- **WHAT TO DO**
a) In the HIV-1 figure legends, what do the red arrows indicate?
b) Please pick up the HIV-1 figure legends after their last sentence.
*** Opening of TEXT BLOCK ***
Figure 3. HIV-1 P6-PR-RT proviral DNA sequences from longitudinal lymph node samples.

Neighbor joining trees were constructed from single-genome P6-PR-RT proviral sequences obtained from LNMC at 2 time points: the first prior to ART initiation or after 11.4 or 4.3 years on ART (dark blue triangles) and the second approximately 1 year later (light blue triangles). Diversity, divergence, and root-to-tip distances were measured as described in the legend to Figure 1. Black arrows indicate clonal sequences present at both time points, and red arrows indicate sequences matching virus that grew in the viral outgrowth assay. A is rooted on the HIV-1 subtype C consensus sequence, and B and C are rooted on the subtype B consensus sequence. Sequences containing G to A hypermutation and/or stop codons in open reading frames (indicated by shaded boxes) were excluded from all analyses. Results from a total of 6 samples (2 samples each from 3 patients) are represented in this figure.

Figure 4. HIV-1 cell-associated RNA sequences obtained from single cells in peripheral blood and in lymph nodes during ART.
*** Close of TEXT BLOCK ***
*** Opening of INFORMATION SUPPLIED ***
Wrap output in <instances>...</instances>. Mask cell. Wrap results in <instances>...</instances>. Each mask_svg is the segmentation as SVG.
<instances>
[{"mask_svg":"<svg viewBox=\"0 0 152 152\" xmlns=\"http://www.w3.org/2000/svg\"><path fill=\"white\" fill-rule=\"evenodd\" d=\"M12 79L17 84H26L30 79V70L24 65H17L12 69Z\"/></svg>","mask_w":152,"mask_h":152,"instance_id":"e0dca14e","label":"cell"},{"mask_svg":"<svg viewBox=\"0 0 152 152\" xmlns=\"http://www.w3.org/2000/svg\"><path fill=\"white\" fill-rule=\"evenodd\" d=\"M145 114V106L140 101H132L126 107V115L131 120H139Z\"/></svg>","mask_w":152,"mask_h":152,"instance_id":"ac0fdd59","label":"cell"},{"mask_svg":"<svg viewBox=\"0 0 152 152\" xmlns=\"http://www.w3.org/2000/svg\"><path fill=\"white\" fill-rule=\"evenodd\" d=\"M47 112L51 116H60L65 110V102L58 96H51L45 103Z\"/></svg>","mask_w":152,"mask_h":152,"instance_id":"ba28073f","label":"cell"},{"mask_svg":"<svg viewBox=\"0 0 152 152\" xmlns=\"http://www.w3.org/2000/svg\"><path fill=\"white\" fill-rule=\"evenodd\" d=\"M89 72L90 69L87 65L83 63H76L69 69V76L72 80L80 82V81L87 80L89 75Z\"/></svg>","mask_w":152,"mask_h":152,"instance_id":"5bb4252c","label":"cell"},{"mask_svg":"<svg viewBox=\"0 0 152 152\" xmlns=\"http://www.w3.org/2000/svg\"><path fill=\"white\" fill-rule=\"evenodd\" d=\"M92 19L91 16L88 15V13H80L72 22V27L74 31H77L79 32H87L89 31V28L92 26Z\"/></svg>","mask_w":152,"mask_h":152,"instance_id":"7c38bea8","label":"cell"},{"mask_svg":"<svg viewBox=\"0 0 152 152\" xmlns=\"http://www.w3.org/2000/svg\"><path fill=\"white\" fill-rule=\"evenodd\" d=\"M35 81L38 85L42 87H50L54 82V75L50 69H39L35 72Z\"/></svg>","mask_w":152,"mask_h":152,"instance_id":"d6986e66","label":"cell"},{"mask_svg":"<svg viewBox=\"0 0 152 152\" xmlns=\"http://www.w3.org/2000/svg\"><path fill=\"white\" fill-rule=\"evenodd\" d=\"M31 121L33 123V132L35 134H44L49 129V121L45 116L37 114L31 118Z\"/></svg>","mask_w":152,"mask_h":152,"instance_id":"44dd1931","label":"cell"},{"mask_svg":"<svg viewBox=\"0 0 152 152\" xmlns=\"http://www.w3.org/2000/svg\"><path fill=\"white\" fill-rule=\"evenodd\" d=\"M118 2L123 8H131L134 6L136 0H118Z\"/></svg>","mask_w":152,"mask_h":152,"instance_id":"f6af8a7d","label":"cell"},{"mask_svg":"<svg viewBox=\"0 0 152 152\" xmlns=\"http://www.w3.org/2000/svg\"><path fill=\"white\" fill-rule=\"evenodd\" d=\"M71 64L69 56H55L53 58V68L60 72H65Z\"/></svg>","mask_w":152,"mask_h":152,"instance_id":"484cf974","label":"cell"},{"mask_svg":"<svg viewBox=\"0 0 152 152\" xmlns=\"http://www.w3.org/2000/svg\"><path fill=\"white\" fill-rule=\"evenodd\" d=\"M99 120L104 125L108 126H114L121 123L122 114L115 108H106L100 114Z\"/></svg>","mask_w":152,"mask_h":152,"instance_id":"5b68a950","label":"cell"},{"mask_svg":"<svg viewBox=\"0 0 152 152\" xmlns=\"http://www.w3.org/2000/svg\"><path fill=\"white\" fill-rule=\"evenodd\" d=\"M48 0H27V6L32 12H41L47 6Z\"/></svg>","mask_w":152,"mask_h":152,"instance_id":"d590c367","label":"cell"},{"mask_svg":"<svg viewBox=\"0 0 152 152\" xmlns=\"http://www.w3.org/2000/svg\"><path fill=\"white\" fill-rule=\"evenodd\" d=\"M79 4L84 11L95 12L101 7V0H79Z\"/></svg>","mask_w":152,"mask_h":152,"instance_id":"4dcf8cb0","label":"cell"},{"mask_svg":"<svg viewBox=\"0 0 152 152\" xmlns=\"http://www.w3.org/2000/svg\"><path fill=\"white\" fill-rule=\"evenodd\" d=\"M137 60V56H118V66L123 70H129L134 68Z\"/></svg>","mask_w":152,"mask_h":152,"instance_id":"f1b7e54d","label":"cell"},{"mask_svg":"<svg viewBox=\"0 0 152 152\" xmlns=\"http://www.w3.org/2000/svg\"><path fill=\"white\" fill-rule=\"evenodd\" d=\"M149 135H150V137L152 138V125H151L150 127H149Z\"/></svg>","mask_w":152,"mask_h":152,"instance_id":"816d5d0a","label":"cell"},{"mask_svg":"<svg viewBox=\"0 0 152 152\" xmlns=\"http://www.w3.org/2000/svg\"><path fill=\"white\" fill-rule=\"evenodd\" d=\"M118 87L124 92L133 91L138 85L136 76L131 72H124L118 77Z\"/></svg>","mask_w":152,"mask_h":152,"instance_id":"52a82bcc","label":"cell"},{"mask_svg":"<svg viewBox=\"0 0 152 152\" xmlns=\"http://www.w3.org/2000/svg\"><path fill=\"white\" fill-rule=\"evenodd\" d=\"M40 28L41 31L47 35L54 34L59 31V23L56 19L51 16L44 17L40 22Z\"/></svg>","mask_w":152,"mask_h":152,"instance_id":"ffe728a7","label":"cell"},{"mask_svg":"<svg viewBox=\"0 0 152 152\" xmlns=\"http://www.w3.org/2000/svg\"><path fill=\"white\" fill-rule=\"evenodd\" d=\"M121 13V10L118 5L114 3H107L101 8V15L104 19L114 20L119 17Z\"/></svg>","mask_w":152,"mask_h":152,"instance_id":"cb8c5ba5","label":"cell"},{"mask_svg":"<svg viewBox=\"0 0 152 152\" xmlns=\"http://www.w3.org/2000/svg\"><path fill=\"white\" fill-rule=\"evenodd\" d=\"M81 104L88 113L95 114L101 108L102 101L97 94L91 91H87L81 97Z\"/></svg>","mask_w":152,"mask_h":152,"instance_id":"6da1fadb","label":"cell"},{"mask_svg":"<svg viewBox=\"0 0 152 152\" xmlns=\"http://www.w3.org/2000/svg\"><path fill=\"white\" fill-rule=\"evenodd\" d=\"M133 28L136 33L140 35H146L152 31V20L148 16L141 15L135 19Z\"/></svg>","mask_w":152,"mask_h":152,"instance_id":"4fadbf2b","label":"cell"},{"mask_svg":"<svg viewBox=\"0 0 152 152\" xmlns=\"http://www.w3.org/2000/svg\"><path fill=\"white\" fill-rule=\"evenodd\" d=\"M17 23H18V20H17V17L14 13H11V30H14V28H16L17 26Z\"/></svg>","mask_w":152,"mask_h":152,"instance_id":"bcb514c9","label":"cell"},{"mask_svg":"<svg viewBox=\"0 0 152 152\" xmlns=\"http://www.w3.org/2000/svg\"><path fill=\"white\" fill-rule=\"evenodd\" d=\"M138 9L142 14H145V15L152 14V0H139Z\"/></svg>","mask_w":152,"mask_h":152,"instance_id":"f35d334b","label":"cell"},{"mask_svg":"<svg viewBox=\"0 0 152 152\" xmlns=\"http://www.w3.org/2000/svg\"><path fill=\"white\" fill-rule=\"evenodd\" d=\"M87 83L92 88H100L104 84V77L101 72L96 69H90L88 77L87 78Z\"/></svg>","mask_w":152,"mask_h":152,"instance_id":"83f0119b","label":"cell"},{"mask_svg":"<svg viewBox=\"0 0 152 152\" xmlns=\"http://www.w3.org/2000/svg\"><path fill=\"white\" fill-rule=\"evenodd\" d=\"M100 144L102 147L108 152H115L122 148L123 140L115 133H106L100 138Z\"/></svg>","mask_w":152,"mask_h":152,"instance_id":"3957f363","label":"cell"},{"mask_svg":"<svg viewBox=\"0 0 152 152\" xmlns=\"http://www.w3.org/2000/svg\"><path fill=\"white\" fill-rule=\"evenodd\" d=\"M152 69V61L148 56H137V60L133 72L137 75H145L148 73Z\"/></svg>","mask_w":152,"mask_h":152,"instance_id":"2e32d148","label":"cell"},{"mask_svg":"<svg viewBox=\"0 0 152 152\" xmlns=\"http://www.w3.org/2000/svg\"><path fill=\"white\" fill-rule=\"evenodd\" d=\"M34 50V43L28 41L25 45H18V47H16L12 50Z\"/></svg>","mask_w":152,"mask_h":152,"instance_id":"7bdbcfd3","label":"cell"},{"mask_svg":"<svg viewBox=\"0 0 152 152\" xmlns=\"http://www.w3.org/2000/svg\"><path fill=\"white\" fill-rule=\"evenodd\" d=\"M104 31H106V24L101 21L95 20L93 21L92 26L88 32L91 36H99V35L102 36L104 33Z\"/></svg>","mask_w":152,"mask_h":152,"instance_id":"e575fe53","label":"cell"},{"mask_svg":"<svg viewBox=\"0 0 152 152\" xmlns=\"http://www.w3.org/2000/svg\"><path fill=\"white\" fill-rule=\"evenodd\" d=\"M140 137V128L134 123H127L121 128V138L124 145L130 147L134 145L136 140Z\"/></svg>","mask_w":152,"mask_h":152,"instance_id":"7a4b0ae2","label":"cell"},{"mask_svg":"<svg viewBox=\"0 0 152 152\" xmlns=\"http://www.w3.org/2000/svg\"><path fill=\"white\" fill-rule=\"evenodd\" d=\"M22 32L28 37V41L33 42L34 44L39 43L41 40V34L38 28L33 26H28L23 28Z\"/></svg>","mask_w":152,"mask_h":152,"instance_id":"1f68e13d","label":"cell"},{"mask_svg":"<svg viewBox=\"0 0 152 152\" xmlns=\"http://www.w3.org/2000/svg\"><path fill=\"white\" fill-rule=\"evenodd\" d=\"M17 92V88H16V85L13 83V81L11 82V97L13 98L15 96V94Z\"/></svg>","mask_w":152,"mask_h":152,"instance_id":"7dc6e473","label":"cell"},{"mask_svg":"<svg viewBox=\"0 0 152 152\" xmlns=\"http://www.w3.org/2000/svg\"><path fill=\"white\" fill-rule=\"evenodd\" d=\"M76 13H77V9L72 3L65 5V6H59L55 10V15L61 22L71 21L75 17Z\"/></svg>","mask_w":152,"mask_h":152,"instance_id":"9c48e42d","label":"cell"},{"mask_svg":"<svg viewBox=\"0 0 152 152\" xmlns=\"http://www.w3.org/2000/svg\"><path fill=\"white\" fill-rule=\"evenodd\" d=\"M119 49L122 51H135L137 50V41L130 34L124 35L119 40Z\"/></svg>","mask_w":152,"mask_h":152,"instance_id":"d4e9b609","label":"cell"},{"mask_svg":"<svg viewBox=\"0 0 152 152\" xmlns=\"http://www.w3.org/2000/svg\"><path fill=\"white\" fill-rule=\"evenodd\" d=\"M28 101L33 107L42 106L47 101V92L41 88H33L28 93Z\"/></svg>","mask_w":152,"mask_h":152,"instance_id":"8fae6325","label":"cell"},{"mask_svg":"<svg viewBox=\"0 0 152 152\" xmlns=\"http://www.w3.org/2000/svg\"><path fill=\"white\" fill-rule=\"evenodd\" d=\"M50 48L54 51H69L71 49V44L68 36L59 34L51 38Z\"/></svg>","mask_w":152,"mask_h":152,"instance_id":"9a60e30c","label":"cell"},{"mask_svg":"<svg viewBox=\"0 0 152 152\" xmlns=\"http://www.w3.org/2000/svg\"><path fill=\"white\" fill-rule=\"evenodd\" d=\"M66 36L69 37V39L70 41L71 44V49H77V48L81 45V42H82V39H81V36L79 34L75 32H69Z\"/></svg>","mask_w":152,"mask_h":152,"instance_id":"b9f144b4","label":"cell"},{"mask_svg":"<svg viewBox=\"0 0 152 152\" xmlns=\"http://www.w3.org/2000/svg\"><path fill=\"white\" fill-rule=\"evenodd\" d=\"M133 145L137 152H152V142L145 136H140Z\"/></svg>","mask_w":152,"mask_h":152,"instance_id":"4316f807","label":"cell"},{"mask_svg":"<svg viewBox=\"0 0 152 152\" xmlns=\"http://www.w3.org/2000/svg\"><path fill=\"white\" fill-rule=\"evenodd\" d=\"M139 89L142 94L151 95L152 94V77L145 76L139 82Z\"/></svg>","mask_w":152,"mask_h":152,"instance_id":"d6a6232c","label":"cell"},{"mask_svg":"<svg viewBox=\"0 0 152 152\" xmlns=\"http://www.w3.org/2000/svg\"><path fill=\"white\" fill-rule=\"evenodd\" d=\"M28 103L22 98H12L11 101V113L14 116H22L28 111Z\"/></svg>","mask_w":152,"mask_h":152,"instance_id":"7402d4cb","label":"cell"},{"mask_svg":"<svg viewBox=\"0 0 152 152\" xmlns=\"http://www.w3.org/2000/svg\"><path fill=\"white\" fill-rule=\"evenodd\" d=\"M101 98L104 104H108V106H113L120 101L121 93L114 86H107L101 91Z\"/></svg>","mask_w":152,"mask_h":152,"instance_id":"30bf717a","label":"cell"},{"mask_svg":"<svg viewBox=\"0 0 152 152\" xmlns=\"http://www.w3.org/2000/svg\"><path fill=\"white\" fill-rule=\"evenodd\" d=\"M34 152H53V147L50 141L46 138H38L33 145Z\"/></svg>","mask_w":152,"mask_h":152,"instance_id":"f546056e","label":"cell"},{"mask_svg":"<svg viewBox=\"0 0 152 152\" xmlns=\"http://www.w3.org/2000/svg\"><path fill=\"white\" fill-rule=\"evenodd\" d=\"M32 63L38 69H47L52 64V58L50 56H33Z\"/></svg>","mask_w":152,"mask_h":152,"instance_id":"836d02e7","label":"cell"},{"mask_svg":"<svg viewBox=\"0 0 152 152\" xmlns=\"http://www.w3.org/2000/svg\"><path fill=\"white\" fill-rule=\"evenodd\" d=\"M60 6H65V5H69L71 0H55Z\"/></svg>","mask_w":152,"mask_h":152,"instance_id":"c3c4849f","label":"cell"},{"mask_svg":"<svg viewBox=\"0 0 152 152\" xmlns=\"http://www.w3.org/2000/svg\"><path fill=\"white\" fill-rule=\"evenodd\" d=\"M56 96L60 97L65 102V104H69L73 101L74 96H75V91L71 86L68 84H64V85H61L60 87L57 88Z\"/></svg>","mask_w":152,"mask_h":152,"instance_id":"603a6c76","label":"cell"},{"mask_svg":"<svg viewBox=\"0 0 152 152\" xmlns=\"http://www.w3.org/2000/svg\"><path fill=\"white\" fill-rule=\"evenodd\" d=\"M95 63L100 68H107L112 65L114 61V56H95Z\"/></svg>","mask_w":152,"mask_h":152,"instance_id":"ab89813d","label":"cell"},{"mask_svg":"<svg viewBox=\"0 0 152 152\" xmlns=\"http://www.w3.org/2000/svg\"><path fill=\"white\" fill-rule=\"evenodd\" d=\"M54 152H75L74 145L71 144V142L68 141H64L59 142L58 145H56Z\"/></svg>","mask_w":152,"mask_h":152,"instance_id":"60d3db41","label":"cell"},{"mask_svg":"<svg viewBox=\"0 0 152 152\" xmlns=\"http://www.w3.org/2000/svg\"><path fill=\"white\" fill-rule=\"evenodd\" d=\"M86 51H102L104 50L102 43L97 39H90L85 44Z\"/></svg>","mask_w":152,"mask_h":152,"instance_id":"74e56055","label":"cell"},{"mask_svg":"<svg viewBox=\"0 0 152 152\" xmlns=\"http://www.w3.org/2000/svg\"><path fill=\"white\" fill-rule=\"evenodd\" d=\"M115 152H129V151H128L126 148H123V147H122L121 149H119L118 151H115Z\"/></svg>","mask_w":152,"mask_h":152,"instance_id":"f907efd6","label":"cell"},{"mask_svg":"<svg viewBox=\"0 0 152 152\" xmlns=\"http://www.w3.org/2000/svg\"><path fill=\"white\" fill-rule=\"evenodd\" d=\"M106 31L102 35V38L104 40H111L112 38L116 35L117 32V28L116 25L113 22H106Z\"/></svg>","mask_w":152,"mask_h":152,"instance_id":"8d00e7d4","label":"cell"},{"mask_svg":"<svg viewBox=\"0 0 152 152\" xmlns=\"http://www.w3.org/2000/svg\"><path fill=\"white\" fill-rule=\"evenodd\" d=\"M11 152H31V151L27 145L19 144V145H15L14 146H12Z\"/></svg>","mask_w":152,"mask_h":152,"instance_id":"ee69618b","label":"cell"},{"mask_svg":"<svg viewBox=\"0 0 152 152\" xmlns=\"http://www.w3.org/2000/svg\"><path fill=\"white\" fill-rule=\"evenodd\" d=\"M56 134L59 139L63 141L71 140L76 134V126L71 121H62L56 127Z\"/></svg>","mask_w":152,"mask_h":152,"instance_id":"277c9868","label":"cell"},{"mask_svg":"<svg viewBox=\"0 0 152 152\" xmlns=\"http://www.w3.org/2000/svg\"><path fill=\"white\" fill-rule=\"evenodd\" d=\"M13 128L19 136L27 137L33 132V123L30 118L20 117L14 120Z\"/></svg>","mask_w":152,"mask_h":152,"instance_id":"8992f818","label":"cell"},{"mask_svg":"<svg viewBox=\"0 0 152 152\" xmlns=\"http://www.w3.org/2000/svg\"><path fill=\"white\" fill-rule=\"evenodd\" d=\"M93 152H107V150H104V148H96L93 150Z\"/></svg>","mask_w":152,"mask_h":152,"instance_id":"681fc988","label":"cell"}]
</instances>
*** Close of INFORMATION SUPPLIED ***
- **RESPONSES BY TASK**
a) They indicate sequences matching virus that grew in the viral outgrowth assay.

b)
Neighbor joining trees were constructed from single-genome P6-PR-RT proviral DNA and cell-associated HIV-1 RNA sequences obtained from paired PBMCs and LNMCs sampled during continuous viral suppression on ART. Black and blue triangles indicate HIV-1 DNA sequences from PBMCs and LNMCs, respectively; solid squares and hollow squares indicate HIV-1 RNA sequences from PBMCs and LNMCs, respectively. Squares with no genetic difference of the same color indicate sequences that are assumed to be from the expression of single infected cells. Black arrows indicate sequences detected in probable clones in both the samples. The yellow arrow indicates a sequence detected in rebound plasma viremia. Trees are rooted on the subtype B consensus sequence. Results from a total of 8 samples (4 samples each from 2 patients) are represented in this figure.

Figure 5. HIV-1 cell-associated RNA from single cells in peripheral blood prior to and during long-term ART.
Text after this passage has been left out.